By: Akhil Mahajan | Last Updated: 2019-01-30 | Comments | Azure
According to Microsoft, "Azure Databricks is an Apache Spark-based analytics platform optimized for the Microsoft Azure cloud services platform. Designed with the founders of Apache Spark, Databricks is integrated with Azure to provide one-click setup, streamlined workflows, and an interactive workspace that enables collaboration between data scientists, data engineers, and business analysts."
Azure Databricks is enabling companies to accelerate big data analytics and artificial intelligence (AI) solutions. Above all it is providing a fast, easy and collaborative Apache Spark–based analytics service. Now companies can leverage a variety of data sources to drive actionable business insights.
Integrating with a variety of data sources also means management of credentials for connecting to different data sources.
To manage credentials Azure Databricks offers Secret Management. Secret Management allows users to share credentials in a secure mechanism. Currently Azure Databricks offers two types of Secret Scopes:
- Azure Key Vault-backed: To reference secrets stored in an Azure Key Vault, you can create a secret scope backed by Azure Key Vault.
- Databricks-backed: A Databricks-backed scope is stored in (backed by) an Azure Databricks database. You create a Databricks-backed secret scope using the Databricks CLI (version 0.7.1 and above).
In this tip we will learn about creating Databricks-backed secret scopes. Azure Key Vault-backed secrets are in Preview. Above all, Azure Key Vault-backed currently are only supported via the Azure Databricks UI and not through the Databricks CLI.
Following concepts will help to understand, organize and manage secrets:
- Secret Scopes – The logical grouping mechanism for secrets. All secrets belong to a scope. Scopes are identifiable by name and are unique per user's workspace.
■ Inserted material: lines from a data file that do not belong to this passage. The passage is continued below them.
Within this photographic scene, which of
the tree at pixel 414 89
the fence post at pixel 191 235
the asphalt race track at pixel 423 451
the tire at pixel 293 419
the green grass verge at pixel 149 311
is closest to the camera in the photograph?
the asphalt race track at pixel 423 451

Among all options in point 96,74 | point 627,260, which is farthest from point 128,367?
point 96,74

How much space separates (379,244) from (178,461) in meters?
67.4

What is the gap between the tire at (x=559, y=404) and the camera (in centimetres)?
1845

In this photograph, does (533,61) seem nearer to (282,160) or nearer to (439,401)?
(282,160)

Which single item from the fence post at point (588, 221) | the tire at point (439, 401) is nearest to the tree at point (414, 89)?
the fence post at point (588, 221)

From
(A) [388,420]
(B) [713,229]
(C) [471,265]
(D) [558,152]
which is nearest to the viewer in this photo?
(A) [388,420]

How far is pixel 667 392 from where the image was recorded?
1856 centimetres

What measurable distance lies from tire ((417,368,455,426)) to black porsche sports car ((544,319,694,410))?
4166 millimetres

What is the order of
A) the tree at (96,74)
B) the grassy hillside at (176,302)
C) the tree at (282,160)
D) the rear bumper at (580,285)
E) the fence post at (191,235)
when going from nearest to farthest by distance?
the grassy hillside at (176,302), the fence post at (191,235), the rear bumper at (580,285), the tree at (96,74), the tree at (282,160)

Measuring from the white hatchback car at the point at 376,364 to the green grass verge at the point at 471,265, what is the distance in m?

- Secrets – A key-value pair that stores the secret material. Keys are identifiable secret names, and values are arbitrary data that can be interpreted as strings or bytes.
- Secret ACLs – Access control rules applied to secret scopes. Secret scopes and their secrets can only be accessed by users with enough permissions. Only available with Azure Databricks Premium Plan.
Following are the requirements for setting up Databricks-Backed secret scope and secret(s)
- An Azure Subscription
- An Azure Databricks workspace.
- An Azure Databricks Cluster (Runtime 4.0 or above).
- Python 2 (2.7.9 and above) or Python 3 (3.6 and above) installed
- Open Windows Command Prompt
- Open the windows Start Menu and type cmd and select Command Prompt.
- To check if python has been installed or not perform the following steps.
- Type python in the command prompt and hit enter
- Install Databricks CLI
- Type pip install databricks-cli using the appropriate version of pip for your Python installation. If you are using Python 3, use pip3 and hit enter.
pip install databricks-cli
- If there is no error, then Databricks CLI was successfully installed on the computer
- Log in to Azure Portal.
- Open the Azure Databricks workspace created as part of the Azure Databricks Workspace mentioned in the Requirements section.
- Click on Launch Workspace to open Azure Databricks.
- Setting up Access Token - To authenticate and access Azure
Databricks REST APIs, personal access tokens are used. Following
steps will help us generate Personal access tokens:
- On the upper right-hand side corner of the Azure Databricks, click on the user profile icon.
- Select User Settings from the drop-down values.
- Click on Generate New Token
- In the Generate New Token, enter the comment and Lifetime (number of days its valid for).
- Click on the Generate button and copy the token that gets generated. Once you click on Done there is no way to get the token back.
- Now we are all set to use the Databricks CLI to create Databricks-Backed secrets.
- Open Windows Command Prompt as shown in Step 1 of Getting Started section.
- Type databricks configure --token and hit enter.
databricks configure –token
- You will be prompted to enter Databricks Host. In my case my Databricks Host is https://eastus2.azuredatabricks.net. Enter the value and hit enter.
- You will be prompted to enter the Token. Please enter the value of Token which we generated in step 4 of Creating Databricks-Backed Secret Scope section.
- If there was no error, then we were successfully able to authenticate. Note: - Don't close the command prompt.
- Create Secret Scope: By default, scopes are created with
MANAGE permission for the user who created the scope. If your account does not
have the Azure Databricks Premium Plan, you must override that default and explicitly
grant the MANAGE permission to users (all users) when you create
the scope. We are going to create a secret scope called BlobStorage
- If you closed command prompt please follow steps from the Authentication section above.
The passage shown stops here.